(Document extract begins)

I started with taking pictures of my surroundings. It became my way to express my feelings, the chaos in my head. At that time I also moved with my girlfriend from Poland to Sweden, where we live now. I started to use photography to visualize my loneliness, abandonment, love etc. In Deceitful Reverence I want to show my visions, emotions, dreams from my past and present life.
The first pictures I took for Deceitful Reverence were self-portraits. One night, after I quit drinking, I saw my naked body in the mirror in the bathroom. I was extremely skinny, gaunt and exhausted. I couldn't recognize myself. It was a mad and strange experience. I took my compact camera and made a few self-portraits. I wanted to document that moment, to try to capture those feelings in the pictures. After that, I regularly started taking photos of myself to describe how my body expressed the feelings and simply see how I looked, how time changed my looks. Soon I realized that I really don't know myself.
My addiction had totally blocked my feelings, reactions, desires – my mind and my whole perception of reality… Turning the camera on myself was a beginning to asking myself fundamental questions like: Who am I? Where am I? And why?
I never thought so much about the form, it's very organic and instinctive for me. I chose that language because it expresses my feelings. Sometimes images have a strong contrast, sometimes not, sometimes they are black and white, sometimes in color, sometimes they are sharp and sometimes blurry – everything depends on the mood I am in while photographing. I don't want to interpret my work too much. If it's disturbing or repulsive to someone, it's ok with me – as long as emotions are evoked. I take it as a good sign because it means that they provoke something real and human. I think that life and art are not made up and should not deal only with the nice, comfortable things in life. Images of pain, suffering, isolation are important as well.
First and foremost I realized that I can live without drugs, and that being clean is better than being stoned. It could also be exciting, but the main thing is that personal experiences, even the most traumatic, are important. And it's okay to talk about it and to not be afraid of other people's reactions. My photography is a form of therapy and it's not a shame for me. It makes me stronger and more aware of myself and reality."

(Document extract ends)
(Data to examine begins)

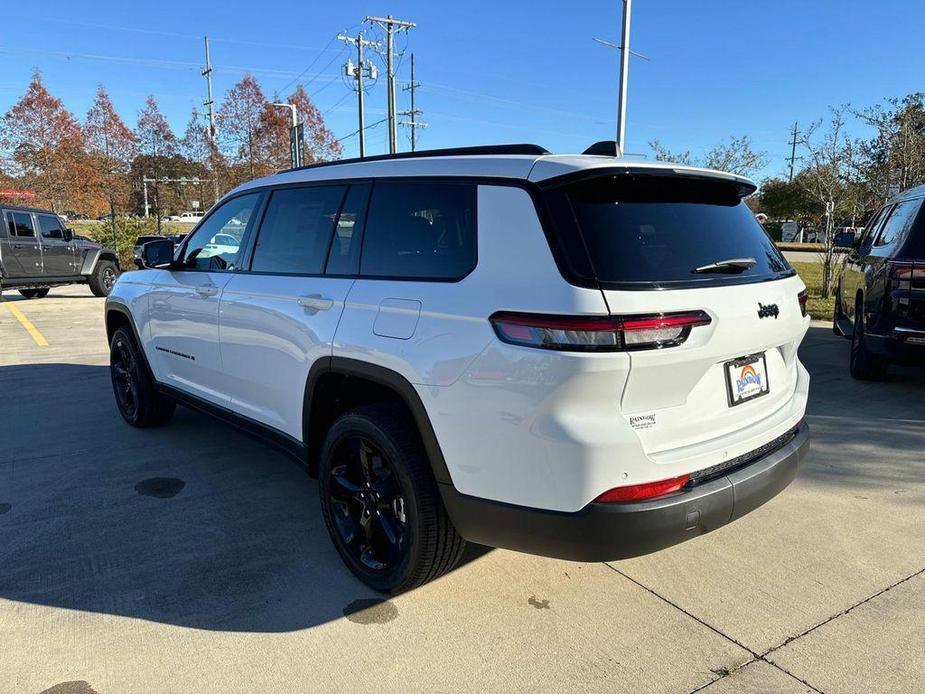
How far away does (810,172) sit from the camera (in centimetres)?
1609

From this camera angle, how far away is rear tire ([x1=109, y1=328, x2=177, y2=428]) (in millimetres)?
4961

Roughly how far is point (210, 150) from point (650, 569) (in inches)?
1335

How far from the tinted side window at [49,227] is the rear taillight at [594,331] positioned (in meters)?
15.4

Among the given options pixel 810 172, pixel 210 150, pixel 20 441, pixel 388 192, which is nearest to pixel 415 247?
pixel 388 192

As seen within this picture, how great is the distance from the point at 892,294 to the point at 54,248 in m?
15.5

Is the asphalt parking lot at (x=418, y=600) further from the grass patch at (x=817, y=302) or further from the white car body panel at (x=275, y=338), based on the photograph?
the grass patch at (x=817, y=302)

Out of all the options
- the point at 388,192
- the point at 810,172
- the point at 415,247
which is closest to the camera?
the point at 415,247

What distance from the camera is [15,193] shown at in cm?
2569

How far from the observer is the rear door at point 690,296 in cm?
221

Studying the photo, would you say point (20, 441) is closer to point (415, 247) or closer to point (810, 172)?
point (415, 247)

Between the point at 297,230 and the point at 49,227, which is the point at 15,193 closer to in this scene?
the point at 49,227

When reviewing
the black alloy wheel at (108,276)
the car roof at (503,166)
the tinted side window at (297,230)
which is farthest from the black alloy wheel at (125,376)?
the black alloy wheel at (108,276)

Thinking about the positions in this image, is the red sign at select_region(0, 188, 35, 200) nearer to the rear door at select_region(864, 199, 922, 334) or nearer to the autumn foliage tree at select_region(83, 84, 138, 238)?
the autumn foliage tree at select_region(83, 84, 138, 238)

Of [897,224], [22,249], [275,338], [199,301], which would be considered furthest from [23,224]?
[897,224]
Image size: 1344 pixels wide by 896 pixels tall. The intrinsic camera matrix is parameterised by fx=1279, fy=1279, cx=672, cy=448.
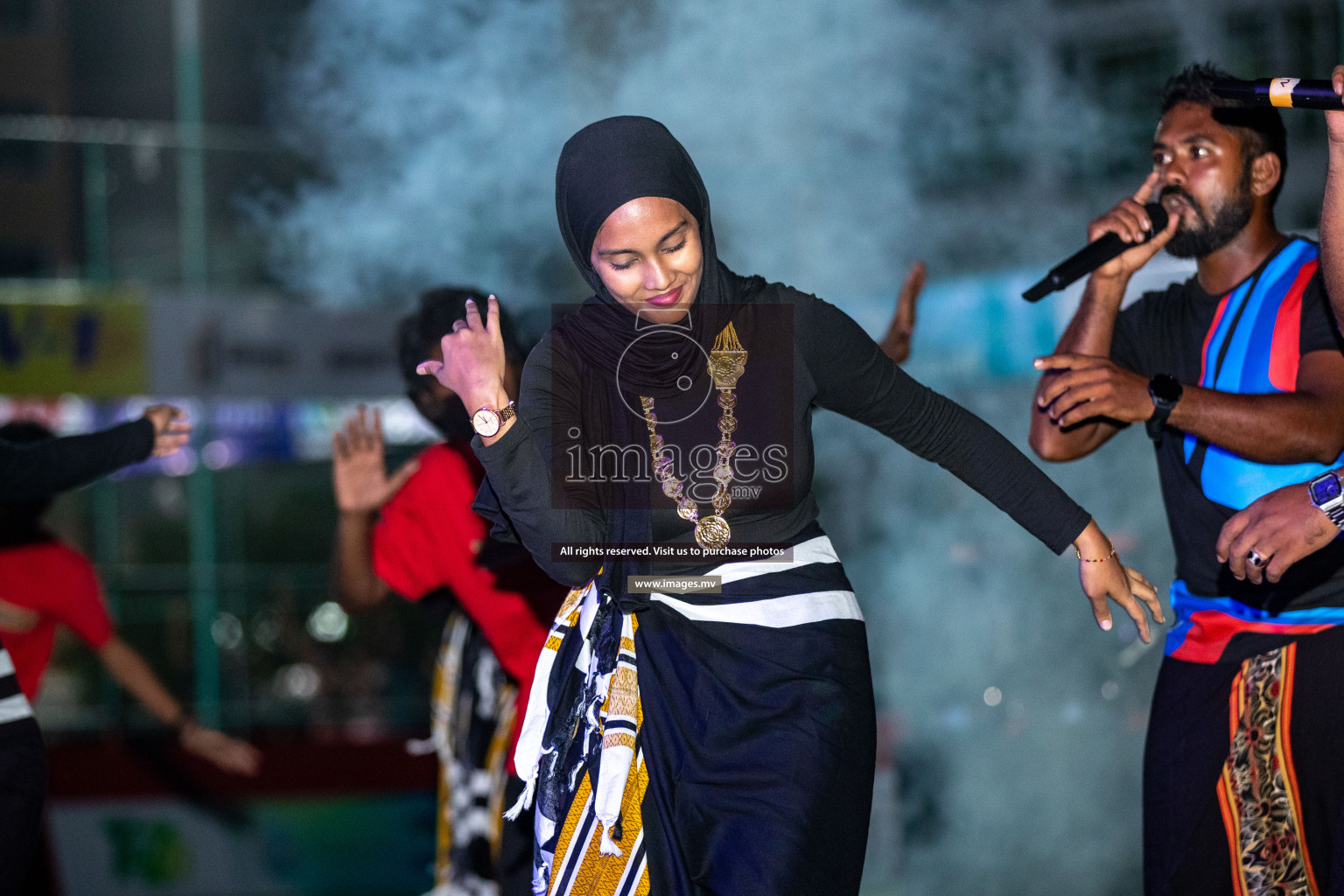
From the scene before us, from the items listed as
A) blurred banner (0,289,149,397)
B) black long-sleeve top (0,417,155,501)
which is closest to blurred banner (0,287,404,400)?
blurred banner (0,289,149,397)

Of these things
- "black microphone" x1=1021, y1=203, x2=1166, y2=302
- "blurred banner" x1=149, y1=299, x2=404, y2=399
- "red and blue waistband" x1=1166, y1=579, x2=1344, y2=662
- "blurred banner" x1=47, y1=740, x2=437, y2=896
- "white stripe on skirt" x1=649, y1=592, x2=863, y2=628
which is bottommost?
"blurred banner" x1=47, y1=740, x2=437, y2=896

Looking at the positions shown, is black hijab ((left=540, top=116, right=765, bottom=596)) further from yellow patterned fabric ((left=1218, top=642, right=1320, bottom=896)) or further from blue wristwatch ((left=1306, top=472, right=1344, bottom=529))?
yellow patterned fabric ((left=1218, top=642, right=1320, bottom=896))

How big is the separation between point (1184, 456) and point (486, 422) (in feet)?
4.26

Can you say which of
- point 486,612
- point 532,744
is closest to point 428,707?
point 486,612

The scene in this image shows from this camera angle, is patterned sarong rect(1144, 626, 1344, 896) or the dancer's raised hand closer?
patterned sarong rect(1144, 626, 1344, 896)

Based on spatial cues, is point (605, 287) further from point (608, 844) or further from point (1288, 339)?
point (1288, 339)

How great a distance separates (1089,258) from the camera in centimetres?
223

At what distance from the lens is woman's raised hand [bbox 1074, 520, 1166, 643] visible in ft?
6.01

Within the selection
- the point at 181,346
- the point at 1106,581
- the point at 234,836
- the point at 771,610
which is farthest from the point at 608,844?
the point at 181,346

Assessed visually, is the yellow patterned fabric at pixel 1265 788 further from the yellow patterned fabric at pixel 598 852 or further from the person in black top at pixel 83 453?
the person in black top at pixel 83 453

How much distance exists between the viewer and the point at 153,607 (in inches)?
272

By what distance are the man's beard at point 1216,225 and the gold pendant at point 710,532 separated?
1103 mm

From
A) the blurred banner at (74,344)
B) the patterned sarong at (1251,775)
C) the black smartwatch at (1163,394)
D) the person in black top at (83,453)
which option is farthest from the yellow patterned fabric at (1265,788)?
the blurred banner at (74,344)

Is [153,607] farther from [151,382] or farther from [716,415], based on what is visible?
[716,415]
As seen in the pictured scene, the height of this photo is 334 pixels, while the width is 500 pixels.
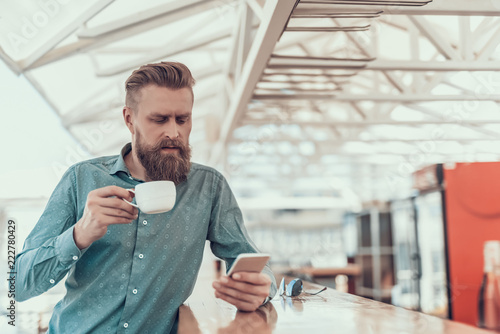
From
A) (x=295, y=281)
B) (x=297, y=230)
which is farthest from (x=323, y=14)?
(x=297, y=230)

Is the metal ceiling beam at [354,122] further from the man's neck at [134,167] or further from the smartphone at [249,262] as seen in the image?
the smartphone at [249,262]

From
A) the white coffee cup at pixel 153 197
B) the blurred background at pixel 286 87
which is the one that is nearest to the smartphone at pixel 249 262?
the white coffee cup at pixel 153 197

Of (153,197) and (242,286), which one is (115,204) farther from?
(242,286)

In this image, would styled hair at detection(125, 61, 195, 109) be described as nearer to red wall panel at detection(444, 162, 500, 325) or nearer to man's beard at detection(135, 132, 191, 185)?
→ man's beard at detection(135, 132, 191, 185)

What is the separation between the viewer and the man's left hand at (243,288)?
127cm

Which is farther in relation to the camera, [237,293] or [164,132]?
[164,132]

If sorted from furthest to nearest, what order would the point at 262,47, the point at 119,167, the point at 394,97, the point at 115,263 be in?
1. the point at 394,97
2. the point at 262,47
3. the point at 119,167
4. the point at 115,263

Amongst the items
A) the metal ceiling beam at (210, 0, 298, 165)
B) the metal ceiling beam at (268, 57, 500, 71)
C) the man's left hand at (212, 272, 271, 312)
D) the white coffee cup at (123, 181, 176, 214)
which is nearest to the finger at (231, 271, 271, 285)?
the man's left hand at (212, 272, 271, 312)

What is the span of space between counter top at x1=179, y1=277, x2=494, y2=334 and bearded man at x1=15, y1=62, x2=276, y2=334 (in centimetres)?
7

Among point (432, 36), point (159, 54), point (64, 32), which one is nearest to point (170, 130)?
point (64, 32)

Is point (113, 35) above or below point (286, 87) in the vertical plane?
above

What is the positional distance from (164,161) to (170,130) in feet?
0.30

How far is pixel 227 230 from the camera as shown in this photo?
1.58m

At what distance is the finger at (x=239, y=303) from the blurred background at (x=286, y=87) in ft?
2.85
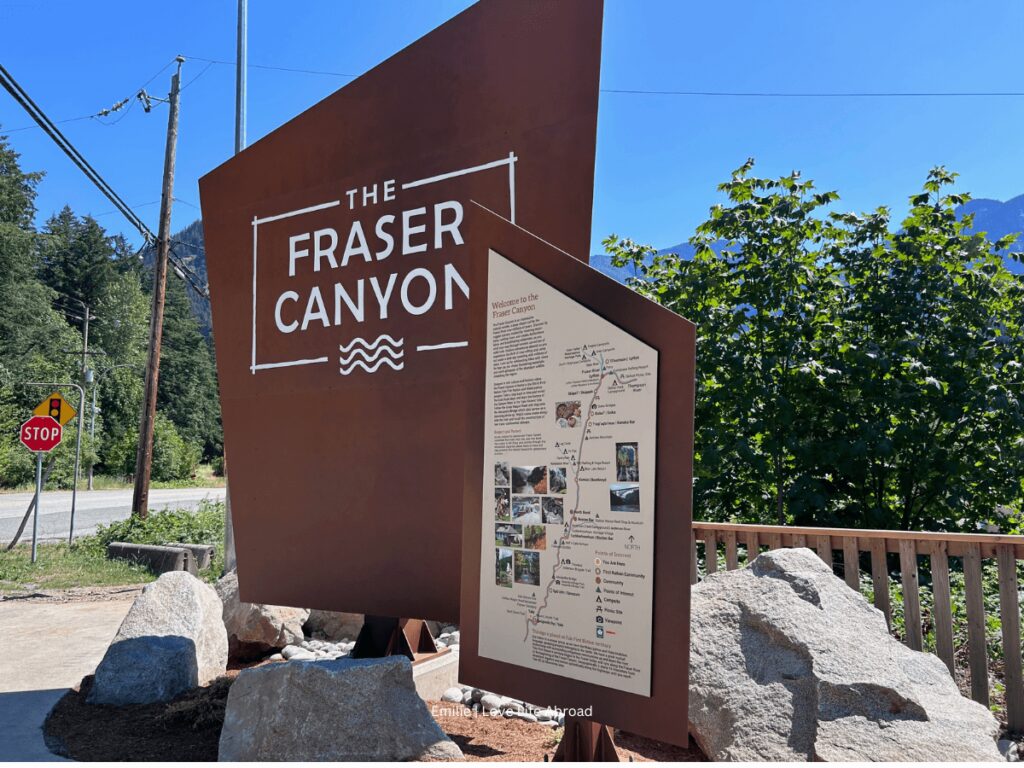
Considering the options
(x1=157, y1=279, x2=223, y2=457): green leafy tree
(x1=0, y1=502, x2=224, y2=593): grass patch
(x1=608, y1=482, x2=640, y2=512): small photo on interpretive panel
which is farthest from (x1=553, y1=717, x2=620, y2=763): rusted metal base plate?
(x1=157, y1=279, x2=223, y2=457): green leafy tree

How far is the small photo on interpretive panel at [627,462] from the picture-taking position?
9.54 ft

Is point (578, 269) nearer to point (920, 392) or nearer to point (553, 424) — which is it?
point (553, 424)

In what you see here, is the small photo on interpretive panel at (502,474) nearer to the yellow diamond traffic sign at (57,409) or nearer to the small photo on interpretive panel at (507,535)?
the small photo on interpretive panel at (507,535)

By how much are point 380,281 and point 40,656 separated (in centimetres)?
483

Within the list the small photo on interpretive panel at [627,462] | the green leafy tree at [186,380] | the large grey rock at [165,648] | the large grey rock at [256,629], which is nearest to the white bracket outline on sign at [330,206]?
the small photo on interpretive panel at [627,462]

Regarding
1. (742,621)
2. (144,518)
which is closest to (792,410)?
(742,621)

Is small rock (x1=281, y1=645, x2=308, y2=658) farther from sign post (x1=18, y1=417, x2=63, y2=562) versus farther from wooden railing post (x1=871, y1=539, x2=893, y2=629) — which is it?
sign post (x1=18, y1=417, x2=63, y2=562)

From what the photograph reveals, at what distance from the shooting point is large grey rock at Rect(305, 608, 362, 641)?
659 centimetres

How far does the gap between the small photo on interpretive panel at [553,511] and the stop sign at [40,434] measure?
12.8 meters

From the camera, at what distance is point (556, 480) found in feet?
10.4

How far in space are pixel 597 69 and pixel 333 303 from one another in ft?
7.30

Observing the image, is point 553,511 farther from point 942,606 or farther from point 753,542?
point 942,606

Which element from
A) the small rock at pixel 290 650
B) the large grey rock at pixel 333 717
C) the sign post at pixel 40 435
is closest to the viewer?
the large grey rock at pixel 333 717

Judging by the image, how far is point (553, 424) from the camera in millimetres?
3193
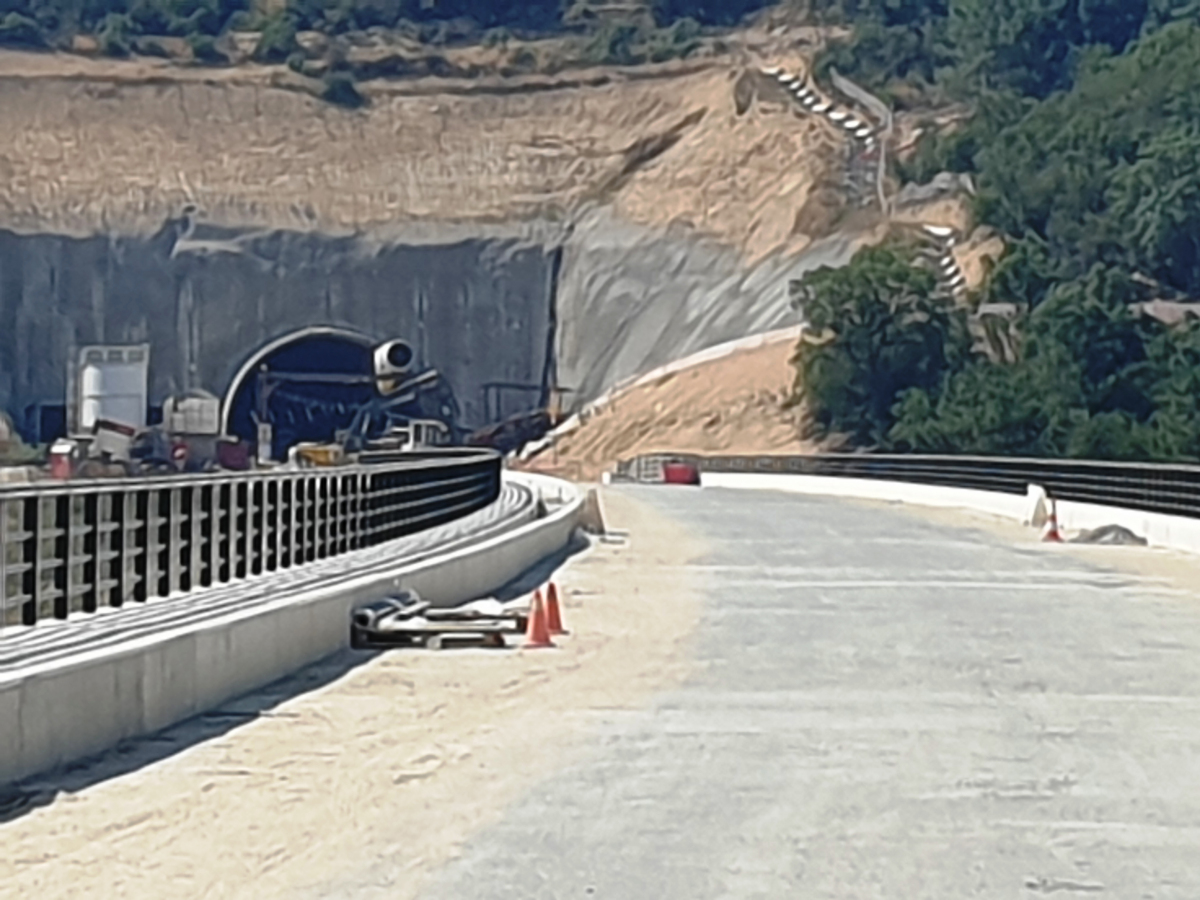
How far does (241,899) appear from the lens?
937cm

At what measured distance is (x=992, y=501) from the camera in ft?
179

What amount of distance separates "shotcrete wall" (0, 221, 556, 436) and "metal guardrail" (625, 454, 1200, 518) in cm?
2141

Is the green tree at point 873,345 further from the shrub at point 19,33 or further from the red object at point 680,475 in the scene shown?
the shrub at point 19,33

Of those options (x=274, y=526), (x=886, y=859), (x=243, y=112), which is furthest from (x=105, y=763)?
(x=243, y=112)

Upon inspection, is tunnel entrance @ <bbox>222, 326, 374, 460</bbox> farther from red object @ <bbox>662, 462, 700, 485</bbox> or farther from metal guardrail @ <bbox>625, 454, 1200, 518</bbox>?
red object @ <bbox>662, 462, 700, 485</bbox>

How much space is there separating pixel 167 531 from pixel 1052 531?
969 inches

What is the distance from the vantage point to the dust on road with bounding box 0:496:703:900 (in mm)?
9969

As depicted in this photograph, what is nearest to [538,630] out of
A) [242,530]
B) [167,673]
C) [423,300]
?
[242,530]

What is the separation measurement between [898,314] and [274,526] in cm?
7137

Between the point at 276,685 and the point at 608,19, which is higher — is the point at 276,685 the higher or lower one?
the lower one

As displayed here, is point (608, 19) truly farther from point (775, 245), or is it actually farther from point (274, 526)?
point (274, 526)

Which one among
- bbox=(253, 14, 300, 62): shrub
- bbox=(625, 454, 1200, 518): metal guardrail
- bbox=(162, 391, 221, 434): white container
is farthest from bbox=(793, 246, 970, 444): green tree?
bbox=(253, 14, 300, 62): shrub

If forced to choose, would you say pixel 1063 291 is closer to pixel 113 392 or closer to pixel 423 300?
pixel 423 300

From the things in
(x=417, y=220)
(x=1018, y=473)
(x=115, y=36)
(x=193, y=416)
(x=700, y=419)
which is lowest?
(x=193, y=416)
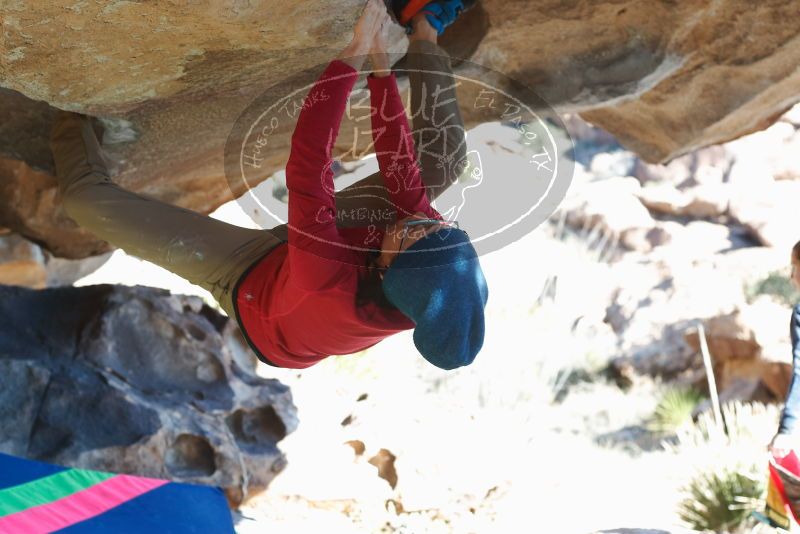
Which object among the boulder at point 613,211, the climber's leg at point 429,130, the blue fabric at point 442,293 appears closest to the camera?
the blue fabric at point 442,293

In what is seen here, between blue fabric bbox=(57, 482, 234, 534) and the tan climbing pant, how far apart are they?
3.05ft

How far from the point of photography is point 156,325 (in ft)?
12.5

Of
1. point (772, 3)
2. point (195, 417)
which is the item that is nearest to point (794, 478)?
point (772, 3)

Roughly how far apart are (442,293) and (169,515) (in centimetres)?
181

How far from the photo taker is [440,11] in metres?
2.44

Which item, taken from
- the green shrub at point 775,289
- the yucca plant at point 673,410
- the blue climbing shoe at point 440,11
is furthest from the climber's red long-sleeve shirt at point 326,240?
the green shrub at point 775,289

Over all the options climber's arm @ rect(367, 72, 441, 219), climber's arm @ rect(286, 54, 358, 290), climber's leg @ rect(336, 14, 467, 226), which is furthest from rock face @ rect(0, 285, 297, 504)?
climber's arm @ rect(367, 72, 441, 219)

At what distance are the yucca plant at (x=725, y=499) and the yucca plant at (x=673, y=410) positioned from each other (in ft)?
8.56

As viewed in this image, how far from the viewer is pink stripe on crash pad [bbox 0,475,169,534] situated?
2.77 metres

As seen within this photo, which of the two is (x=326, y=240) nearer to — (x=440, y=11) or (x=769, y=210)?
(x=440, y=11)

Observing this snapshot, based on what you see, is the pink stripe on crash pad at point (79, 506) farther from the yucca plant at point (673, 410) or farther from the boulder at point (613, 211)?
the boulder at point (613, 211)

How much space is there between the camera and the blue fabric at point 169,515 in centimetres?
294

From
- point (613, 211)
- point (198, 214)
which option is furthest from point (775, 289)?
point (198, 214)

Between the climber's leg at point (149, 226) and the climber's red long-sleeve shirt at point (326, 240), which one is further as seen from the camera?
the climber's leg at point (149, 226)
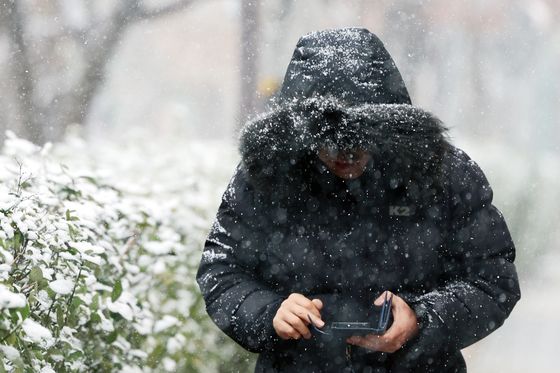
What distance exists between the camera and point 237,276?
2520 millimetres

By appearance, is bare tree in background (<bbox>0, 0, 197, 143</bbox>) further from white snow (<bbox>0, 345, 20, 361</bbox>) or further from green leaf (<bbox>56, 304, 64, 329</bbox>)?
white snow (<bbox>0, 345, 20, 361</bbox>)

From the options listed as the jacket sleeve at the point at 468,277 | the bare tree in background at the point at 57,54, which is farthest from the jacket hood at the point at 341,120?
the bare tree in background at the point at 57,54

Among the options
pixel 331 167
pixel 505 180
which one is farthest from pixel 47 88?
pixel 331 167

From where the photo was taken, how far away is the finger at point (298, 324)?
7.61 ft

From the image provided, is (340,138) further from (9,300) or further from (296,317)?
(9,300)

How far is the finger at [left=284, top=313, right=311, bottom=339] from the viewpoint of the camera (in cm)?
232

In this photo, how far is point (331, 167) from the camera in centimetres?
248

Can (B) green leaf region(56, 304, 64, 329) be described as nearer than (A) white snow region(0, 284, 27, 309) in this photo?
No

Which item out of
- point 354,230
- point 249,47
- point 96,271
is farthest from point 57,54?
point 354,230

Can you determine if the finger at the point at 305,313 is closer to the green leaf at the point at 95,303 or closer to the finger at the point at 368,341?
the finger at the point at 368,341

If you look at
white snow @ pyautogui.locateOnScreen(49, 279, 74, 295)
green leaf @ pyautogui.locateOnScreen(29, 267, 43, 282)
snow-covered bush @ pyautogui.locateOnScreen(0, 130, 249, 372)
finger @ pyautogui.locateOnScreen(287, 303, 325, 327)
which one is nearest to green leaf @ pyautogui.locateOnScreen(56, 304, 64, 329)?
snow-covered bush @ pyautogui.locateOnScreen(0, 130, 249, 372)

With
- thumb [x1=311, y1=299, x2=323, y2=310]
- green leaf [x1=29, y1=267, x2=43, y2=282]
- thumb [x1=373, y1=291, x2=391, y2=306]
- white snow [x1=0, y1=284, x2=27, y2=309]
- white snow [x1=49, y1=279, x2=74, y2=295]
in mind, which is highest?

(Data to examine ends)

Aim of the task: In the statement about Deceitful Reverence, what kind of camera did the photographer use for the first self-portraits?

Result below: A compact camera.